I am trying to generate an average value for a single value card, The data has duplicates of this value due to other data within the set. In the example below, I am looking for the average number of seconds per customer.

I need to be able to dedupe Customer 1, then average the remaining rows. Can this be done with a Beast Mode calculation, if so, how?

In the example above the average should be 72.5, not 61.




  • GrantSmith
    GrantSmith Indiana 🔴

    Hi @mberkeley

    Is it possible for a customer to have different times or are the times always the same? You'll likely need to remove the duplicates via a data flow or data view before brining it into your card to calculate your average.

  • A customer could have different values at different times. One of the other values that would be used to uniquely identify a row would be a timestamp.

  • I am really looking for AVG('time') for each distinct (or avg) time per customer/timestamp)

  • jaeW_at_Onyx
    jaeW_at_Onyx Budapest / Portland, OR 🟤

    @mberkeley if i had to guess you have times duplicated because you JOIN'ed two datasets together.

    If that's the case, instead of JOINing them APPEND them. That way your times don't Duplicate and you don't have to do avg(DISTINCT)

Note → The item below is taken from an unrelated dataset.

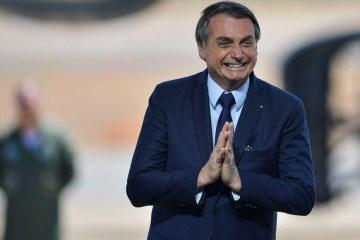 Bolsonaro animado - Bolsonaro envia ao Congresso projeto que isenta militares de punição em operações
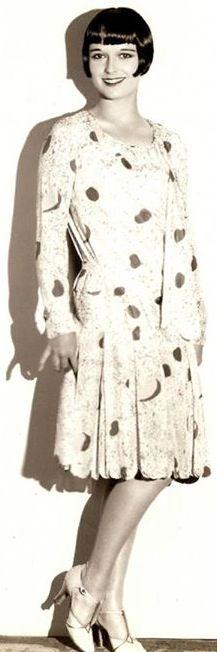 Louise Brooks standing / posing shadow smiling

  • Unfortunately not, these are actually web analytics where there are several values for page categories and the value for ‘Time On Page’ that i am trying to average. So I am looking for the average time on page, ignoring all of the extra rows with category info.

  • jaeW_at_Onyx
    jaeW_at_Onyx Budapest / Portland, OR 🟤

    @mberkeley then split your data upstream into the two separate columns / sets of data.

    create a stream of data that includes excludes / dedupes category info add a constant "Activity Type" = "page_stats".

    create a second stream that includes category info but doesn't include the metrics for "time in seconds" "ActtivityType" = "category stats" then append them.

    now you have a dataset where you don't have to do complex math on the page_stats columns.